— PROBLEM DESCRIPTION —
List each line of the records that contains the word "path", copying every such line in full.

'''

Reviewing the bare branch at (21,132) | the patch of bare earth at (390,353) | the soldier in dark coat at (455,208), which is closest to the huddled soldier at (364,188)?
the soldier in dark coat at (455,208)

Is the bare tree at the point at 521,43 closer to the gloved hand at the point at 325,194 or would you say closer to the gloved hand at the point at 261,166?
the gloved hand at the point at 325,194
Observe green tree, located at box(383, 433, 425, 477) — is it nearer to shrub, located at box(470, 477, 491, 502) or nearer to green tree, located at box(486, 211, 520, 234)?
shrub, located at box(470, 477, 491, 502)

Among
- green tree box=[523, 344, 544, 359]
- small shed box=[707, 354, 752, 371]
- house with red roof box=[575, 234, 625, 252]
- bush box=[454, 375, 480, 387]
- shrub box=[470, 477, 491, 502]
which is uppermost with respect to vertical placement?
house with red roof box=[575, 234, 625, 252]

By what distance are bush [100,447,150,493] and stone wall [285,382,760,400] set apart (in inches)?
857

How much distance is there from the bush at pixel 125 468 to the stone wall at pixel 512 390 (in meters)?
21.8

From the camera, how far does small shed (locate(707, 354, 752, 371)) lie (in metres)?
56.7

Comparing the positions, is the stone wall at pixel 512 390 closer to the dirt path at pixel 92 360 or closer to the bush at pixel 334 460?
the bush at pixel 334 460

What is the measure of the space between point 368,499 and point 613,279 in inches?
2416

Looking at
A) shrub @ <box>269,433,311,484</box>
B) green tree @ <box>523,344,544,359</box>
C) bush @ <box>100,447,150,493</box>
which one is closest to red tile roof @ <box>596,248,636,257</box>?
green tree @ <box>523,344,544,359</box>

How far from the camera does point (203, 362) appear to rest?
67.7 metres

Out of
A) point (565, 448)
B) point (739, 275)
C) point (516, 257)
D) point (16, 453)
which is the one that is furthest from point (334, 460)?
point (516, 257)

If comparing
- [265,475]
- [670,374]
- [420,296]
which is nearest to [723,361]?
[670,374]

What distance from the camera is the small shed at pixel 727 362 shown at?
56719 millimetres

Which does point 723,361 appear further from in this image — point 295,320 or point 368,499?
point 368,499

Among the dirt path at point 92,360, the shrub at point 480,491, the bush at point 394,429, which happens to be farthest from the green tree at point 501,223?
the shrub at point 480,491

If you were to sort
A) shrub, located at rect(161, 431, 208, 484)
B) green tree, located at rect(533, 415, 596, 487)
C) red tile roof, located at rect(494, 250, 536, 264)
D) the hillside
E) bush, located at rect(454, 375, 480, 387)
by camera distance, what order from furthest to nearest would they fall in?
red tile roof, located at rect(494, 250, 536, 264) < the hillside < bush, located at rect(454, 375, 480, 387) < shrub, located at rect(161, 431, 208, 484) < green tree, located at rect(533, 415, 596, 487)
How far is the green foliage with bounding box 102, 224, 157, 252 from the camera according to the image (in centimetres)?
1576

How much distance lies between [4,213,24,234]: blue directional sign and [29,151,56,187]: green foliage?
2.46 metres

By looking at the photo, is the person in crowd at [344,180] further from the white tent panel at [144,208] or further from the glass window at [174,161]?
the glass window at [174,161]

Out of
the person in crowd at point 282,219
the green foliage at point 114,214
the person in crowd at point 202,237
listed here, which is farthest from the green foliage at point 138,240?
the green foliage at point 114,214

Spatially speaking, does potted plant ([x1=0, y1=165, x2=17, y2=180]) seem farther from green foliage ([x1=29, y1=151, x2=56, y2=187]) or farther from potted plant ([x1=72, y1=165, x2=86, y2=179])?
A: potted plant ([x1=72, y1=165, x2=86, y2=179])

'''

— FULL ANSWER —
Comparing the positions, is the stone wall at pixel 512 390 closer to the dirt path at pixel 92 360 or closer to the bush at pixel 334 460?
Among the dirt path at point 92,360, the shrub at point 480,491, the bush at point 394,429, which happens to be farthest from the green tree at point 501,223?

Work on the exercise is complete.